Introducing PyTorch/XLA 2.3 | Google Cloud Blog

We are excited to launch PyTorch/XLA 2.3 this week. The 2.3 release brings with it even more productivity, performance and usability improvements.

Why PyTorch/XLA?

Before we get into the release updates, here’s a short overview of why PyTorch/XLA is great for model training, fine-tuning and serving. The combination of PyTorch and XLA provides key advantages:

Easy Performance: Retain PyTorch’s intuitive, pythonic flow while gaining significant and easy performance improvements through the XLA compiler. For example, PyTorch/XLA produces a throughput of 5000 tokens/second while finetuning Gemma and Llama 2 7B models and reduces the cost of serving down to $0.25 per million tokens.
Ecosystem advantage: Seamlessly access PyTorch’s extensive resources, including tools, pretrained models, and its large community.
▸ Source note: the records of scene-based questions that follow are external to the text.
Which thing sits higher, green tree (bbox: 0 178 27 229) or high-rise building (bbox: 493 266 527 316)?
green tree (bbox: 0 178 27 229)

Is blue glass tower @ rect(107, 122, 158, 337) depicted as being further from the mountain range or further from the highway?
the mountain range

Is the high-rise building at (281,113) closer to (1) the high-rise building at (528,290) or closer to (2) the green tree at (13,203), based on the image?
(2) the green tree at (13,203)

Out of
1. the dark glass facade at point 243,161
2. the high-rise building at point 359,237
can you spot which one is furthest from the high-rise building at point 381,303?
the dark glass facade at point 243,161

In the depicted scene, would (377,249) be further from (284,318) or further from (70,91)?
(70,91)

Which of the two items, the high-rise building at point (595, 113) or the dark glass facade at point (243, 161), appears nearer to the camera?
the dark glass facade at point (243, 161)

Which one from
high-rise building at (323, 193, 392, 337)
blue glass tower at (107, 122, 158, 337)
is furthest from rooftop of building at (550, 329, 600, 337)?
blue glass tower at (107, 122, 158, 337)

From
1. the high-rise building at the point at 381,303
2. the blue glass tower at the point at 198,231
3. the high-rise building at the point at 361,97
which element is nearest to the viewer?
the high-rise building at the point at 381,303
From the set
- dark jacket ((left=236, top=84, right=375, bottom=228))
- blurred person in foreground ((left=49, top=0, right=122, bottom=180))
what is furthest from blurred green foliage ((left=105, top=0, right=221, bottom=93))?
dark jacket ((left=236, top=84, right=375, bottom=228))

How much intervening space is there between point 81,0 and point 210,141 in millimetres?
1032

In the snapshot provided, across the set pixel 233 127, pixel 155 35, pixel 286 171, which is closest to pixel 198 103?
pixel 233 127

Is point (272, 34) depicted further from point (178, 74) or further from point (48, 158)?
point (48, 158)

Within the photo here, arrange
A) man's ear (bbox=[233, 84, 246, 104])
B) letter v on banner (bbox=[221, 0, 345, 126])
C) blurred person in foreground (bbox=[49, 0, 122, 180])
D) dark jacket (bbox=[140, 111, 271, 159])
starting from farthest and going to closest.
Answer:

These benefits underscore the value of PyTorch/XLA. Lightricks shares the following feedback on their experience with PyTorch/XLA 2.2:

“By leveraging Google Cloud’s TPU v5p, Lightricks has achieved a remarkable 2.5X speedup in training our text-to-image and text-to-video models compared to TPU v4. With the incorporation of PyTorch XLA’s gradient checkpointing, we’ve effectively addressed memory bottlenecks, leading to improved memory performance and speed. Additionally, autocasting to bf16 has provided crucial flexibility, allowing certain parts of our graph to operate on fp32, optimizing our model’s performance. The XLA cache feature, undoubtedly the highlight of PyTorch XLA 2.2, has saved us significant development time by eliminating compilation waits. These advancements have not only streamlined our development process, making iterations faster but also enhanced video consistency significantly. This progress is pivotal in keeping Lightricks at the forefront of the generative AI sector, with LTX Studio showcasing these technological leaps.” – Yoav HaCohen, Research team lead, Lightricks

What’s in the 2.3 release: Distributed training, dev experience, and GPUs

PyTorch/XLA 2.3 keeps us current with PyTorch Foundation’s 2.3 release from earlier this week, and offers notable upgrades from PyTorch/XLA 2.2. Here’s what to expect:

1. Distributed training improvements

SPMD with FSDP: Fully Sharded Data Parallel (FSDP) support enables you to scale large models. The new Single Program, Multiple Data (SPMD) implementation in 2.3 integrates compiler optimizations for faster, more efficient FSDP.
Pallas integration: For maximum control, PyTorch/XLA + Pallas lets you write custom kernels specifically tuned for TPUs.

2. Smoother development

SPMD auto-sharding: SPMD automates model distribution across devices. Auto-sharding further simplifies this process, eliminating the need for manual tensor distribution. In this release, this feature is experimental, supporting XLA:TPU and single-host training.